I have encountered and issue that disallowes me to use parabricks, as it simply does not work, when used as presented in the fq2bam tutorial.
My computational environment consists of 16vCPUs, 256GB of RAM and 1 Tesla A100 (80GB).
Here is my printout from the nvidia-smi:
Thu Nov 28 10:00:04 2024
+---------------------------------------------------------------------------------------+
| NVIDIA-SMI 535.183.01 Driver Version: 535.183.01 CUDA Version: 12.2 |
|-----------------------------------------+----------------------+----------------------+
| GPU Name Persistence-M | Bus-Id Disp.A | Volatile Uncorr. ECC |
| Fan Temp Perf Pwr:Usage/Cap | Memory-Usage | GPU-Util Compute M. |
| | | MIG M. |
|=========================================+======================+======================|
| 0 NVIDIA A100-SXM4-80GB Off | 00000000:00:10.0 Off | 0 |
| N/A 23C P0 49W / 500W | 0MiB / 81920MiB | 0% Default |
| | | Disabled |
+-----------------------------------------+----------------------+----------------------+
+---------------------------------------------------------------------------------------+
| Processes: |
| GPU GI CI PID Type Process name GPU Memory |
| ID ID Usage |
|=======================================================================================|
| No running processes found |
+---------------------------------------------------------------------------------------+
My command, for running the fq2bam does not differ greatly from the original one from the tutorial (which also does not work properly) that i have tried, returns the least informative log i have had ever see. Literally no information can be inferred from that printout.

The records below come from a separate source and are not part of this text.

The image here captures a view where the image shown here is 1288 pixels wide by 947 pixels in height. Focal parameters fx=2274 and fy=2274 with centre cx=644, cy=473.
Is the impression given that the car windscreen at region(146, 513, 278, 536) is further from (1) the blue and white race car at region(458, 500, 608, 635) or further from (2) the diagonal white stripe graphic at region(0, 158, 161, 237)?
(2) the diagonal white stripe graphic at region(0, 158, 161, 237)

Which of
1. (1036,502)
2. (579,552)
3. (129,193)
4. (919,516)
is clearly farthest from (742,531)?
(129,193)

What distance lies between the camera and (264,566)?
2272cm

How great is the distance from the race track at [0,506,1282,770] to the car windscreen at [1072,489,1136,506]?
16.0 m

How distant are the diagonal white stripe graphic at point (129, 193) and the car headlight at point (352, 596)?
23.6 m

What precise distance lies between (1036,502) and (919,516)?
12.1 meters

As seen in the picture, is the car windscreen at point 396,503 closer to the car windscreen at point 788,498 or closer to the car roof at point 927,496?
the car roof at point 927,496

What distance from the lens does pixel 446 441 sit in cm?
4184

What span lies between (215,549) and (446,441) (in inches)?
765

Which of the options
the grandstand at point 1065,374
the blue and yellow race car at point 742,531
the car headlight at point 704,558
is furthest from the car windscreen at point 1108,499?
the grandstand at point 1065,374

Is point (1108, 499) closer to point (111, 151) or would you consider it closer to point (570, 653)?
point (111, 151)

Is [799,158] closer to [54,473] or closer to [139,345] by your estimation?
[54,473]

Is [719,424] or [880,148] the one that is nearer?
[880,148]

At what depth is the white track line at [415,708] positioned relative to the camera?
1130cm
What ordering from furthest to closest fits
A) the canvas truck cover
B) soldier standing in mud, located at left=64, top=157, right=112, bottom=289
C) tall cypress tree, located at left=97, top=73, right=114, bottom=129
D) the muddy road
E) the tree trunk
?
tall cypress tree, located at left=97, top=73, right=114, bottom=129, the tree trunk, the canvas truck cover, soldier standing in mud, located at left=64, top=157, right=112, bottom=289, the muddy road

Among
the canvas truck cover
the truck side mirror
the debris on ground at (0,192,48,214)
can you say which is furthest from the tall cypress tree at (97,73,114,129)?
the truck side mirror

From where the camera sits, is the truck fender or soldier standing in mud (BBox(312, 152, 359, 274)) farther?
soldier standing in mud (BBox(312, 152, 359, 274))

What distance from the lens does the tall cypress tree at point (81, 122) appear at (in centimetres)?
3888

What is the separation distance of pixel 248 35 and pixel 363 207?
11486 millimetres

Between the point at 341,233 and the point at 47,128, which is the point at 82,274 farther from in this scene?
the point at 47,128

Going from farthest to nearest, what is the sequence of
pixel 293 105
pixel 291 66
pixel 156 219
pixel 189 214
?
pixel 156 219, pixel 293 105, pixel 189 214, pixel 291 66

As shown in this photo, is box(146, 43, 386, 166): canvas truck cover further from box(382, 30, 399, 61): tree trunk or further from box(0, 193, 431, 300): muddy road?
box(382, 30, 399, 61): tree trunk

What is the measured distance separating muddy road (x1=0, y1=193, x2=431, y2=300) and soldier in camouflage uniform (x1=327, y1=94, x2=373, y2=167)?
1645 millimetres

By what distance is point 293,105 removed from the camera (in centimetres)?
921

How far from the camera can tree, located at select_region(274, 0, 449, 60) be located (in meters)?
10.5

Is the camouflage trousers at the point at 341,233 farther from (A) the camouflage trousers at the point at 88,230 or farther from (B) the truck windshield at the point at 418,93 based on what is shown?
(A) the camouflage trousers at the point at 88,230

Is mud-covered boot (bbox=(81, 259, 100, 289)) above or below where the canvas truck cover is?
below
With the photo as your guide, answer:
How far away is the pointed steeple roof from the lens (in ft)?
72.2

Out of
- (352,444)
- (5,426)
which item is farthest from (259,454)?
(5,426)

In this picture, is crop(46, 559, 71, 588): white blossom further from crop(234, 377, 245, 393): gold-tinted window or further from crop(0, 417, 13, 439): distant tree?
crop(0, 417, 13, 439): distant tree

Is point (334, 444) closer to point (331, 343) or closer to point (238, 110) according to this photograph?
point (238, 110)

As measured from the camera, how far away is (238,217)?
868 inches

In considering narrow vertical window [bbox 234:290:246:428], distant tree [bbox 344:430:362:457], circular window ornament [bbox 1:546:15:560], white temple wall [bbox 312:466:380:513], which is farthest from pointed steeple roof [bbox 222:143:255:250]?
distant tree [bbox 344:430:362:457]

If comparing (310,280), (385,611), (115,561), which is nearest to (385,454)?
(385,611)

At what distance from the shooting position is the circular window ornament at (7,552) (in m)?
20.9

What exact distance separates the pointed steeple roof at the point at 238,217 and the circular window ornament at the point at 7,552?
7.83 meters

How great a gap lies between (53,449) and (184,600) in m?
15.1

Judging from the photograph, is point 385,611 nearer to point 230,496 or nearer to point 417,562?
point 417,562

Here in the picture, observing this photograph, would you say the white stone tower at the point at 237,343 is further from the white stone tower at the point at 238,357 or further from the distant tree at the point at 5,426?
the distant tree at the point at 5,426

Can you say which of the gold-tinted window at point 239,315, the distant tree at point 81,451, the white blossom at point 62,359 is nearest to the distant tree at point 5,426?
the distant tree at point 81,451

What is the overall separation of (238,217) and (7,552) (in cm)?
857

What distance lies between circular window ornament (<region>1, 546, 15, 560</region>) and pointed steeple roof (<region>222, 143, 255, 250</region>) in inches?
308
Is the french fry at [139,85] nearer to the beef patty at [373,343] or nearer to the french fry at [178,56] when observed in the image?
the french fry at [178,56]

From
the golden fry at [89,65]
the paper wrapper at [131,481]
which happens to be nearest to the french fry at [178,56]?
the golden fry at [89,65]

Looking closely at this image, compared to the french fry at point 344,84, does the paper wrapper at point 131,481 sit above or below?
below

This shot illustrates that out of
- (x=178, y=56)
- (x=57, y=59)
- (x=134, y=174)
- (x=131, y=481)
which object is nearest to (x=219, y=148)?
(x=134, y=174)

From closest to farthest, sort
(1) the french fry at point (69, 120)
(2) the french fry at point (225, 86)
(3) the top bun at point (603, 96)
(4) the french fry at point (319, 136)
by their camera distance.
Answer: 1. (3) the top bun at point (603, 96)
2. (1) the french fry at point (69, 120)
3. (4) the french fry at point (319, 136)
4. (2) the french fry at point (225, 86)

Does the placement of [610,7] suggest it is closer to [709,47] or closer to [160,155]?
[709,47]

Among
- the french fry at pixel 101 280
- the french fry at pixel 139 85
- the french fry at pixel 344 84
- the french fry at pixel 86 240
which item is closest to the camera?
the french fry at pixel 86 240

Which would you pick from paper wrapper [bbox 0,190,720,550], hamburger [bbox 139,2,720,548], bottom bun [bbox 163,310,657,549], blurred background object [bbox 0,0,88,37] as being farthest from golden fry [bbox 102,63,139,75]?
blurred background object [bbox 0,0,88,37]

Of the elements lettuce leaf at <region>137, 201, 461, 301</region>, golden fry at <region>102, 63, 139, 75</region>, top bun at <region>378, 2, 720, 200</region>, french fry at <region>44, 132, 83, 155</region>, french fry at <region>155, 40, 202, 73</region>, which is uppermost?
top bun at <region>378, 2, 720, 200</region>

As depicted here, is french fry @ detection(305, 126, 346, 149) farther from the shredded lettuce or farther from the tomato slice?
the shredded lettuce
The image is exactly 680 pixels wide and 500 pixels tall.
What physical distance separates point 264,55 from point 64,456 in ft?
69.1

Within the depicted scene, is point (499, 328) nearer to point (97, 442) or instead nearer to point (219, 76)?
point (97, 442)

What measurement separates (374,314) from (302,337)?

Please visit https://docs.nvidia.com/clara/#parabricks for detailed documentation
/usr/local/parabricks/run_pb.py fq2bam --num-gpus 1 --x3 --verbose --memory-limit 60 --bwa-options=-K 19 --ref /workdir/parabricks_sample/Ref/Homo_sapiens_assembly38.fasta --in-fq /workdir/parabricks_sample/Data/sample_1.fq.gz /workdir/parabricks_sample/Data/sample_2.fq.gz --out-bam /outputdir/fq2bam_output.bam --tmp-dir //1U548PMS
[Parabricks Options Mesg]: Checking argument compatibility
[Parabricks Options Mesg]: Automatically generating ID prefix
[Parabricks Options Mesg]: Read group created for /workdir/parabricks_sample/Data/sample_1.fq.gz and
/workdir/parabricks_sample/Data/sample_2.fq.gz
[Parabricks Options Mesg]: @RG\tID:HK3TJBCX2.1\tLB:lib1\tPL:bar\tSM:sample\tPU:HK3TJBCX2.1
/usr/local/parabricks/binaries/bin/pbbwa /workdir/parabricks_sample/Ref/Homo_sapiens_assembly38.fasta --mode pair-ended-gpu /workdir/parabricks_sample/Data/sample_1.fq.gz /workdir/parabricks_sample/Data/sample_2.fq.gz -R @RG\tID:HK3TJBCX2.1\tLB:lib1\tPL:bar\tSM:sample\tPU:HK3TJBCX2.1 --nGPUs 1 --nstreams 4 --cpu-thread-pool 16 -K 19 -F 0 --min-read-size 1 --max-read-size 480 --markdups --write-bin --verbose
For technical support visit https://docs.nvidia.com/clara/index.html#parabricks
Exiting...
Could not run fq2bam
Exiting pbrun ...
Hi there nvidia.
Are you even working on support for developers?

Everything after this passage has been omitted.